When Olivia Storm realised there were a lot of "unhappy people" working in jobs in New Zealand, she decided to do something about it.
Despite not having a business background, she launched the Smile Initiative – a social enterprise with a goal of helping employers create mentally safe workplaces for their staff.
She took the plunge 18 months ago, setting up the business and forming a team of qualified mental health clinicians to combat "frightening" facts around suicide rates in New Zealand: "I was shocked when I learnt how many people who commit suicide have jobs," she says.
She says Department of Justice figures showed that of the 685 people who took their own lives between June 2018 and June 2019 by far the largest number - 307 or 44 per cent - were in employment (unemployed making up the next highest group at 185 or 27 per cent).
"I thought most would be on benefits and while I've always thought mental health has been profoundly neglected, this (suicide figures) so shocked me at the time that I felt driven by a moral responsibility to do something about it."
That was the beginning of her "desire" – one of the Three Ds espoused by psychologist Sara Chatwin: Desire, Drive and Due diligence (link here to previous story; also see bottom of story)*.
This desire quickly led to commitment to make a difference, which can often be missing when it comes to failing to realise dreams. Setting up a business was a way for Storm to create a formal structure; a place to house her vision, where she could invite like-minded people to join her and set plans in motion to turn that dream into reality.
The result was the Smile Initiative: "It was not so much about making money or setting up a successful business. It was more around what I could do to help change and educate because I believe knowledge is power."
Storm's story has come to light through a New Zealand Herald content series run in partnership with business platform MYOB exploring the commonalities that set up business people for success. One of the key ingredients for success is growing confidence from desire and commitment, enabling business people to get what they want and to do what they want.
Storm has desire in spades. A qualified doctor, she is a psychiatry registrar with Counties Manukau Health, a job she does alongside her role with the Smile Initiative. She is also in the third year of studying to be a fully qualified psychiatrist.
"I'm fascinated by the mind," she says. "But I'm also driven because I feel there is not enough education around mental health. What there is, is not always accurate and it's hard for people to have to wade through it all."
But it was the statistics around working people that hit hardest: "I think a lot of people feel that they are just a number (at work) and are not truly valued. It is a huge problem," Storm says. "It is frightening how many unhappy people there are in workplaces; I think a lot of employers are too scared to ask if they are okay because they fear what they will say."
A 2018 study by the New Zealand Workplace Barometer, a research team at Massey University's Healthy Work Group, found more than a quarter of workers surveyed said they felt depressed much of the time, with half saying depression affected their work or non-work lives to some extent. The study, which surveyed 1409 workers at 25 organisations, found workplace mental health had a debilitating influence on the lives of those who took part.

_What you should do_: Decide whether each statement agrees with the Smile Initiative article. Answer yes or no and quote the article's deciding words exactly: (a) Storm had a business background when she launched the Smile Initiative. (b) Of the 685 people who took their own lives between June 2018 and June 2019, 307 were in employment. (c) Storm is already a fully qualified psychiatrist. Answer from the Smile Initiative article alone.

_Information shown_:

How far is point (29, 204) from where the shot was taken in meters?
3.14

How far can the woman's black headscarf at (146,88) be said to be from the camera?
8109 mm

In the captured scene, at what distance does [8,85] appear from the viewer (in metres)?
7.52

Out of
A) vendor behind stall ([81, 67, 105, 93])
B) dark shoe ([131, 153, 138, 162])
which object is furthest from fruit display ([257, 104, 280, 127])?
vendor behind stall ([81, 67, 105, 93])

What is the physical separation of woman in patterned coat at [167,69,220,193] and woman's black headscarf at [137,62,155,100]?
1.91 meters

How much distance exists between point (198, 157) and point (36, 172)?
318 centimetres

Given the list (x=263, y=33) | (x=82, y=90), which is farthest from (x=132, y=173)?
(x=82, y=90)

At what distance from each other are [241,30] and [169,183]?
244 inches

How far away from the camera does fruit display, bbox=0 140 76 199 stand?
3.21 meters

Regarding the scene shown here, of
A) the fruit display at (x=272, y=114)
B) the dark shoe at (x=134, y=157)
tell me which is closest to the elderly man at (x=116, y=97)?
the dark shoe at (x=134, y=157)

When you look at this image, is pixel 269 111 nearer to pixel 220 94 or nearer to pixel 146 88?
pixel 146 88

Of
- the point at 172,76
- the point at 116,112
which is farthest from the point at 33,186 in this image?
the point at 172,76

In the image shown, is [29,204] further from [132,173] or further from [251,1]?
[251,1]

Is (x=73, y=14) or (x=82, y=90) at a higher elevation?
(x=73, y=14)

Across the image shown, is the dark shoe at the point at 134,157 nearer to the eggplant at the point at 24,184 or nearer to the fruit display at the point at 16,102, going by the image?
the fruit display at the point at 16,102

...

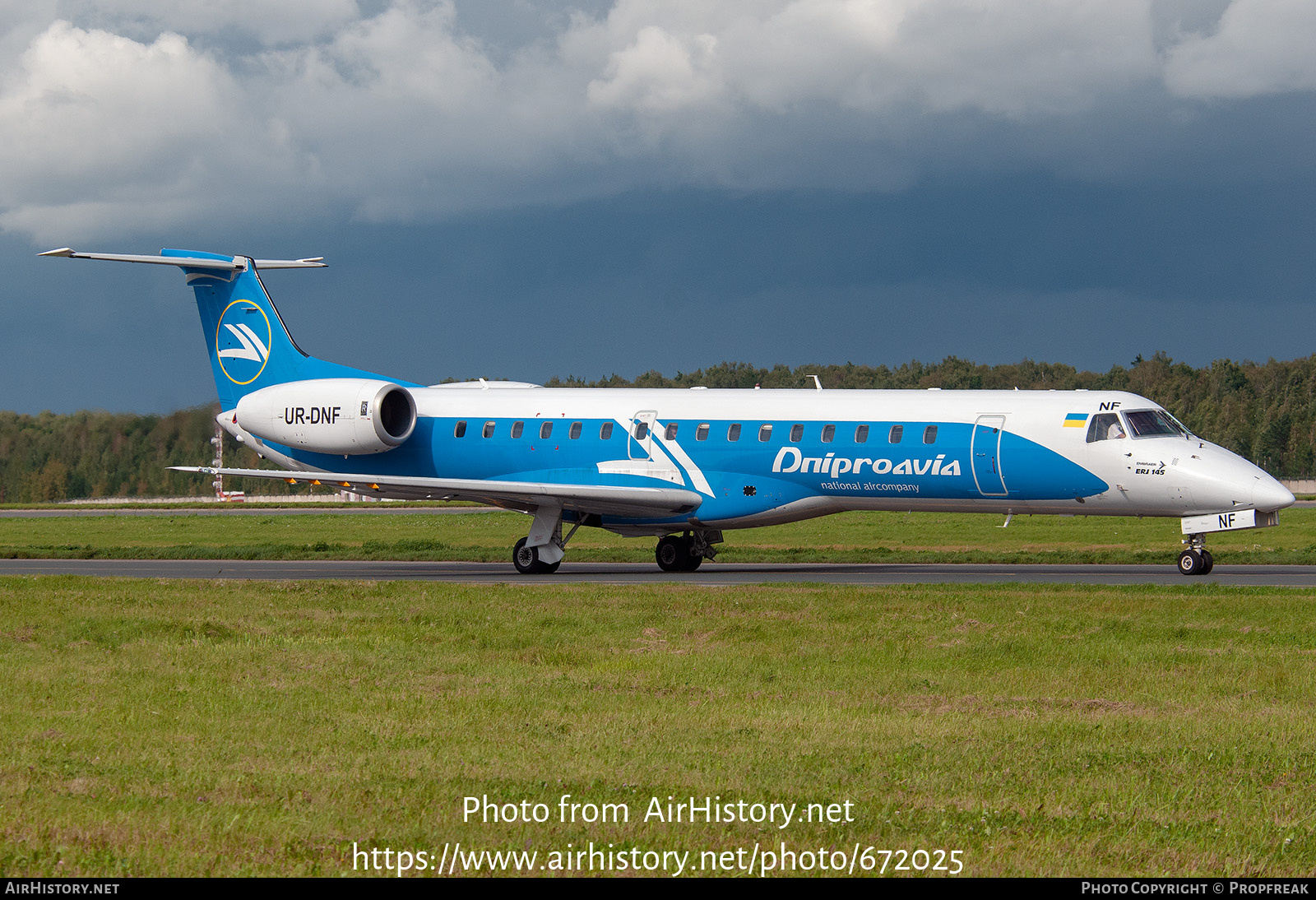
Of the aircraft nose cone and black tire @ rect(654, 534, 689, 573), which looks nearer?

_Answer_:
(a) No: "Despite not having a business background"
(b) Yes: "307 or 44 per cent - were in employment"
(c) No: "She is also in the third year of studying to be a fully qualified psychiatrist."